* **Soal 1**: Tulis ulang catatan, mulai dari baris yang memuat "Is (220,101) observed" dan berakhir pada akhir catatan. Ganti "short dark hair" dengan "short black hair", biarkan selebihnya tetap sama, dan jangan sertakan gambar.

* **Teks**:
Koalisi yang berlangsung pada masa Orde Lama (Orla) bersifat front,  koalisi Partai Nasionalis Indonesia (PNI), Partai Komunis Indonesia (PKI), dan Nahdlatul Ulama (NU) bekerja sama untuk melawan musuh bersama, imperialisme. Di pihak lain ada juga patai politik (parpol) dan organisasi massa (ormas) yang bekerja sama dengan militer yang kontrarevolusi dan mendukung imperialisme. Hal terpenting yang menjadi ciri koalisi pada masa Orde lama adalah kerja samanya sama sekali tidak terkait dengan kepemimpinan seseorang, tetapi lebih pada tujuan.

* **Soal 2**: Sambung teks tentang koalisi pada masa Orde Lama mulai dari kalimat terakhirnya.

* **Catatan yang Ditampilkan**:

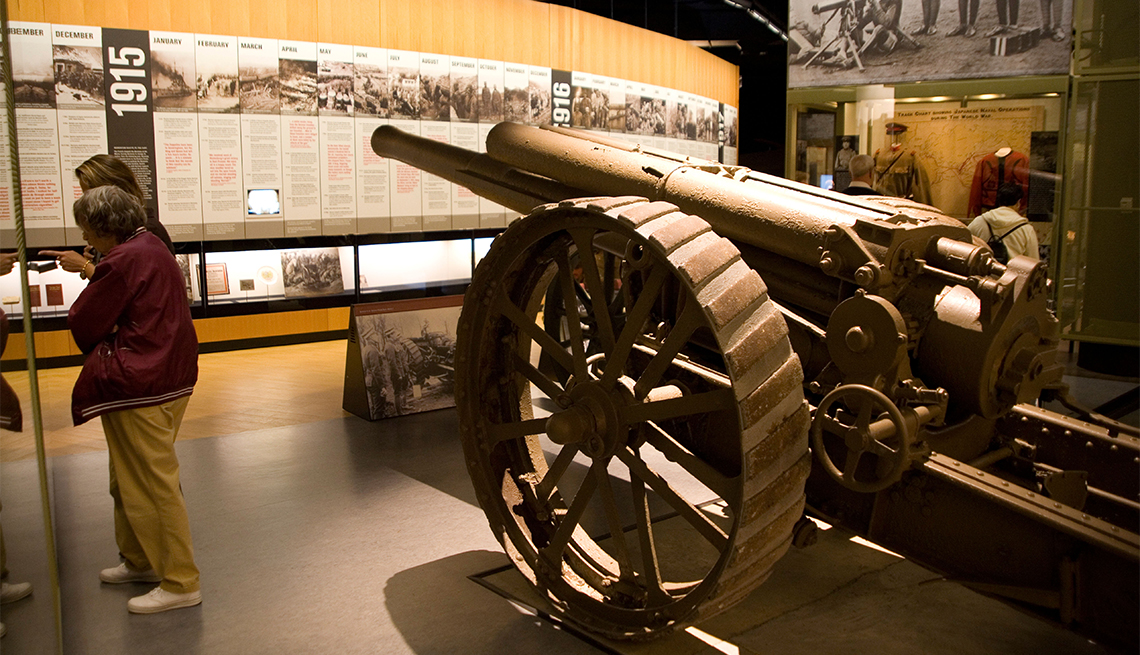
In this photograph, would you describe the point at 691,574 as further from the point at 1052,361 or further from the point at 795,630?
the point at 1052,361

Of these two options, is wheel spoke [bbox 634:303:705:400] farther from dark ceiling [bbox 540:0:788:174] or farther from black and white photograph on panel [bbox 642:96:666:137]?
black and white photograph on panel [bbox 642:96:666:137]

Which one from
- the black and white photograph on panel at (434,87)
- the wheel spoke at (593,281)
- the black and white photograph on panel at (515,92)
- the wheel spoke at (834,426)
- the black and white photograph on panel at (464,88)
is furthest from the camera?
the black and white photograph on panel at (515,92)

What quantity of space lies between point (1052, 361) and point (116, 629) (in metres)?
3.20

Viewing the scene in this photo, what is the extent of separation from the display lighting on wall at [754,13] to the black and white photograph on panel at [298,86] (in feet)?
17.7

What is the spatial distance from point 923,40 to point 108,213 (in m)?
4.45

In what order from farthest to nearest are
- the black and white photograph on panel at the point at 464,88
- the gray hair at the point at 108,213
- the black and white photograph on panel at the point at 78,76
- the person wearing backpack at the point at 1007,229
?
the black and white photograph on panel at the point at 464,88
the black and white photograph on panel at the point at 78,76
the person wearing backpack at the point at 1007,229
the gray hair at the point at 108,213

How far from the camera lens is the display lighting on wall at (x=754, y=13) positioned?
10.6 meters

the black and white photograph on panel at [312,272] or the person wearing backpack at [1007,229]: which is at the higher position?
the person wearing backpack at [1007,229]

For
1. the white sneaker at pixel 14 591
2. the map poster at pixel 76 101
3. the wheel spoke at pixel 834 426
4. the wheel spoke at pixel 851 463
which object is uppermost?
the map poster at pixel 76 101

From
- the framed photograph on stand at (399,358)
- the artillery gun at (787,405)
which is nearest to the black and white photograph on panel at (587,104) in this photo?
the framed photograph on stand at (399,358)

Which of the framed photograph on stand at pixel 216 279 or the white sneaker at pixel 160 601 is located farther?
the framed photograph on stand at pixel 216 279

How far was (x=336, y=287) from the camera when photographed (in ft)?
25.9

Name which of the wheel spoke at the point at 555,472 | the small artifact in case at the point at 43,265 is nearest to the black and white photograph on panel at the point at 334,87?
the small artifact in case at the point at 43,265

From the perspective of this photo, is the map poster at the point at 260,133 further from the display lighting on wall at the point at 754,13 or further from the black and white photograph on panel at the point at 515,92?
the display lighting on wall at the point at 754,13
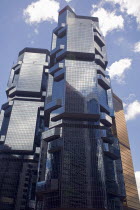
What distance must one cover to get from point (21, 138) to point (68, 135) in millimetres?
57398

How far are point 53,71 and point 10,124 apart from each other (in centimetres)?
5402

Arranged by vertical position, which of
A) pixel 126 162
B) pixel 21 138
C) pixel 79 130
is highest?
pixel 21 138

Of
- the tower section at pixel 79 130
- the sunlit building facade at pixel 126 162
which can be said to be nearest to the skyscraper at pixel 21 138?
the tower section at pixel 79 130

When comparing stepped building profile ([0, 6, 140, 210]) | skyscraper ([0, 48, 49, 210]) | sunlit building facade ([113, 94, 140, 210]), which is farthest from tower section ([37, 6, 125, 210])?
sunlit building facade ([113, 94, 140, 210])

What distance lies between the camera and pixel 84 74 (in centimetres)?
14562

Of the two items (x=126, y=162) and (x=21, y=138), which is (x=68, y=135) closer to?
(x=21, y=138)

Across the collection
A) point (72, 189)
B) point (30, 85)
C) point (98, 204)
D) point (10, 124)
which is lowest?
point (98, 204)

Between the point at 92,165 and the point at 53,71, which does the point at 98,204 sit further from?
the point at 53,71

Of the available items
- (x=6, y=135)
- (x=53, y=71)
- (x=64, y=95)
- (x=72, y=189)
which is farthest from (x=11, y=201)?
(x=53, y=71)

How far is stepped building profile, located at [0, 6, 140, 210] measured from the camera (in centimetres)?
10519

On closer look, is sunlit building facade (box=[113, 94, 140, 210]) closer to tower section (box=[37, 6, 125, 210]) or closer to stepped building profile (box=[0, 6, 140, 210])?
stepped building profile (box=[0, 6, 140, 210])

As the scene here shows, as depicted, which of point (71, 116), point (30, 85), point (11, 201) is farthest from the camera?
point (30, 85)

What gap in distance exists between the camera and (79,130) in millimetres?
121750

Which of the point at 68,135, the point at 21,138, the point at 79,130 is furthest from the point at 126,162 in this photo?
the point at 21,138
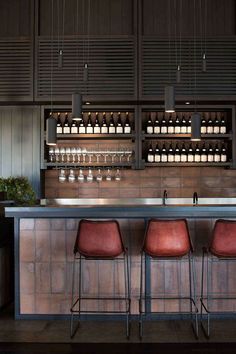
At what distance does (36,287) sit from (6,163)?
2738mm

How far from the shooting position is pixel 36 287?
13.3 ft

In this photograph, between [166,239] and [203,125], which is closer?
[166,239]

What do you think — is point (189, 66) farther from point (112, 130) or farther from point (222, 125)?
point (112, 130)

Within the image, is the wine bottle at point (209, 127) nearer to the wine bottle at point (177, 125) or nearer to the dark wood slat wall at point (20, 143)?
the wine bottle at point (177, 125)

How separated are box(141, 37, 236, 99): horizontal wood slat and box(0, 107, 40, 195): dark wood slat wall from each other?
1667 millimetres

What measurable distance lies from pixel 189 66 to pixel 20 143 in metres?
2.65

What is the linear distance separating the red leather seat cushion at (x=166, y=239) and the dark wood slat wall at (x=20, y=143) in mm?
3063

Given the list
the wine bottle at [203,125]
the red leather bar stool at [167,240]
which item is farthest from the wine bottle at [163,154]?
the red leather bar stool at [167,240]

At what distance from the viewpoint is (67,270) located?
13.3ft

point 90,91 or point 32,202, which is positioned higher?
point 90,91

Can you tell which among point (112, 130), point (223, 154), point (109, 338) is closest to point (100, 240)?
point (109, 338)
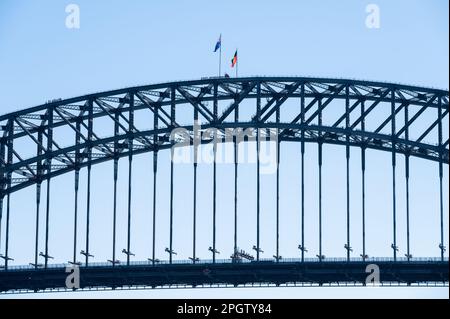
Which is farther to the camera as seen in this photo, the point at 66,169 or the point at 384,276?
the point at 66,169

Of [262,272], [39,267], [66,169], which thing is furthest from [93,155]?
[262,272]

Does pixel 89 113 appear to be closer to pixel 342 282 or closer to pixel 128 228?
pixel 128 228

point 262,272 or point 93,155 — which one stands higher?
point 93,155

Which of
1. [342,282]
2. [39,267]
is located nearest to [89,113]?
[39,267]

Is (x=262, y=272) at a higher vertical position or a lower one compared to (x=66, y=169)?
lower
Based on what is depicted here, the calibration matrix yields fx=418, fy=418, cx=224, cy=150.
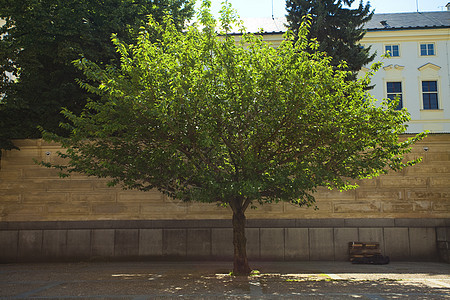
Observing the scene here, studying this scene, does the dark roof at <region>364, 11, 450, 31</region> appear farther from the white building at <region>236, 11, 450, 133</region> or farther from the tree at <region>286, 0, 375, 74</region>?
the tree at <region>286, 0, 375, 74</region>

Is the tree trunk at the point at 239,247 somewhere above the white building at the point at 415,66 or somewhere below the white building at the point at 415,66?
below

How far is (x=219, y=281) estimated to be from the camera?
507 inches

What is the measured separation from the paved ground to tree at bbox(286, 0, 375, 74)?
44.6 ft

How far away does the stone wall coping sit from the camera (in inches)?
754

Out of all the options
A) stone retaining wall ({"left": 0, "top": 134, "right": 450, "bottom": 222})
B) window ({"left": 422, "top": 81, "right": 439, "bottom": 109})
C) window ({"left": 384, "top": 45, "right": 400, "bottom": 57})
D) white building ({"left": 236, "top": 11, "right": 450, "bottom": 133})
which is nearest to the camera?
stone retaining wall ({"left": 0, "top": 134, "right": 450, "bottom": 222})

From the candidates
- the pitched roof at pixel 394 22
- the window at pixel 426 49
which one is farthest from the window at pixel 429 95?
the pitched roof at pixel 394 22

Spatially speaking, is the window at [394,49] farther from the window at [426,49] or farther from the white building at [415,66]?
the window at [426,49]

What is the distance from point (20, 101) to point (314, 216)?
14.3m

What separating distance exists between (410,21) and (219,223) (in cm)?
3077

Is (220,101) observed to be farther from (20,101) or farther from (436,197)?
(436,197)

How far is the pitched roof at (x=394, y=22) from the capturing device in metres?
37.7

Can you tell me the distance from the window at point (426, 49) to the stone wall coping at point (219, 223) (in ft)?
Result: 75.7

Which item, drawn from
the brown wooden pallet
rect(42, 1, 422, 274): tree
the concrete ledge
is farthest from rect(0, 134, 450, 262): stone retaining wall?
rect(42, 1, 422, 274): tree

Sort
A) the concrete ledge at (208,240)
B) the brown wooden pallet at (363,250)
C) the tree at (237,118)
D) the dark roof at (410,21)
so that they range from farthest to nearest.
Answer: the dark roof at (410,21) → the concrete ledge at (208,240) → the brown wooden pallet at (363,250) → the tree at (237,118)
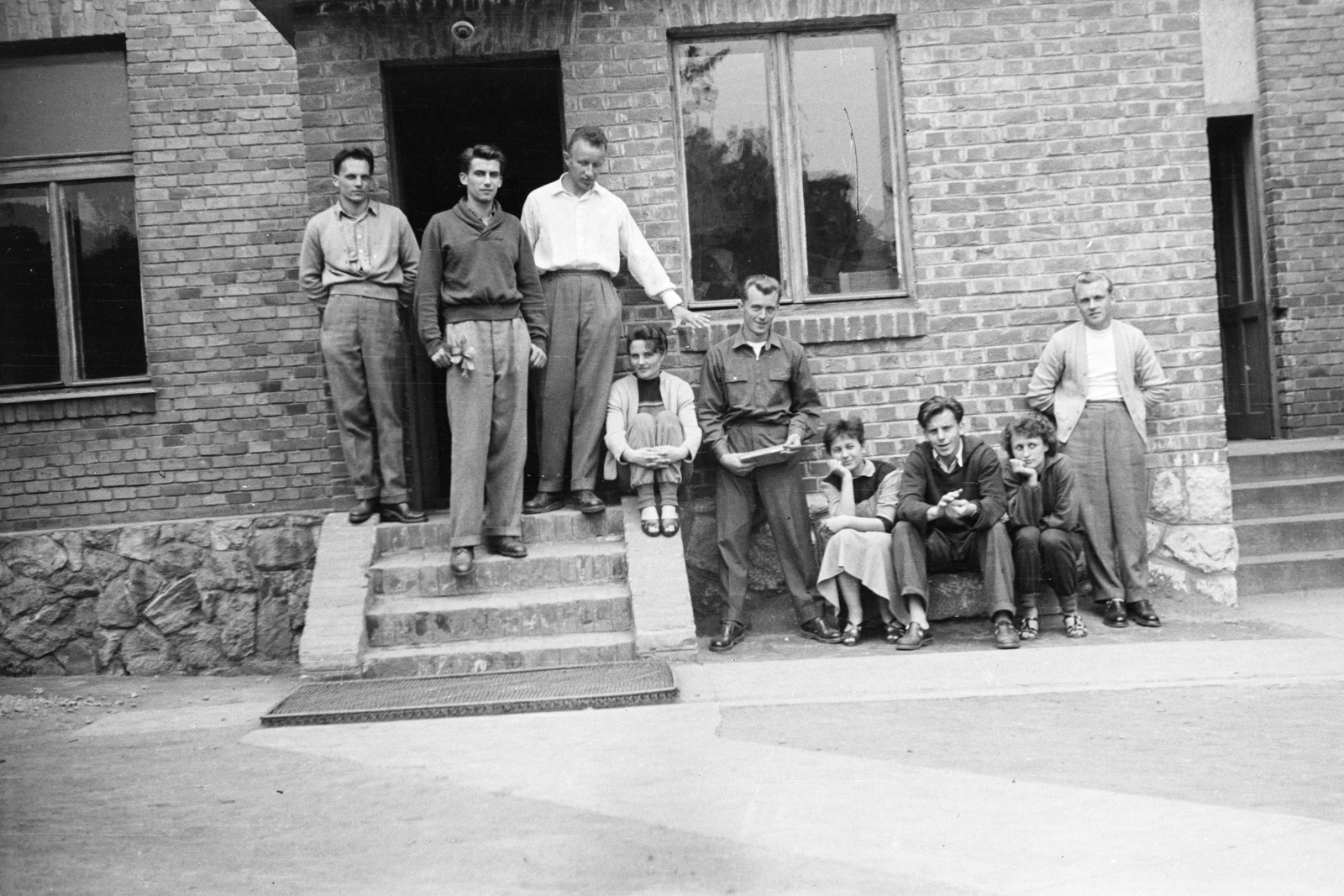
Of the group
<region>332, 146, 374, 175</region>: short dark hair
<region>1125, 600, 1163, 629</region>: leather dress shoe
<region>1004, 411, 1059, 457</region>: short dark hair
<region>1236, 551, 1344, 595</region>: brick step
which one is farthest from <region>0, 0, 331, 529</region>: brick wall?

* **Jawaban Tertulis 1**:
Is (220,101) observed to be farther from (20,101) or farther from (436,197)?
(436,197)

How far is the pitched roof at (x=394, y=22) from the capturing device in metres?
37.7

Can you tell me the distance from the window at point (426, 49) to the stone wall coping at point (219, 223) (in ft)?
Result: 75.7

Which item, drawn from
the brown wooden pallet
rect(42, 1, 422, 274): tree
the concrete ledge
is farthest from rect(0, 134, 450, 262): stone retaining wall?
rect(42, 1, 422, 274): tree

Sort
A) the concrete ledge at (208,240)
B) the brown wooden pallet at (363,250)
C) the tree at (237,118)
D) the dark roof at (410,21)
so that they range from farthest to nearest.
Answer: the dark roof at (410,21) → the concrete ledge at (208,240) → the brown wooden pallet at (363,250) → the tree at (237,118)
Of the group
<region>332, 146, 374, 175</region>: short black hair
<region>1125, 600, 1163, 629</region>: leather dress shoe
<region>1004, 411, 1059, 457</region>: short black hair
<region>1236, 551, 1344, 595</region>: brick step
which one is farthest from <region>0, 0, 331, 529</region>: brick wall?

* **Jawaban Tertulis 2**:
Pada masa Orde baru, koalisi terjadi di bawah kepemimpinan negara. Walaupun pada saat itu yang terjadi sebenarnya bukan koalisi melainkan peleburan partai politik (parpol) dan juga ormas yang dipaksakan oleh pemerintah di bawah Presiden Soeharto. Peleburan ini efektif dilakukan setelah pelaksanaan Pemilu 1971, dimana dari sembilan partai politik yang ada, dikerdilkan menjadi tiga kekuatan politik saja. Yaitu Partai Persatuan Pembangunan (PPP), gabungan dari partai-partai Islam dan Partai Demokrasi Indonesia (PDI), gabungan dari partai-partai berhaluan nasionalis dan agama non-Islam, serta Golong Karya (Golkar). Ini mengindikasikan bahwa PPP mewakili konstituen Islam, PDI mewakili konstituen nasionalis, sedangkan Golkar yang merupakan partai rezim Orba mewakili semua golongan dan juga militer.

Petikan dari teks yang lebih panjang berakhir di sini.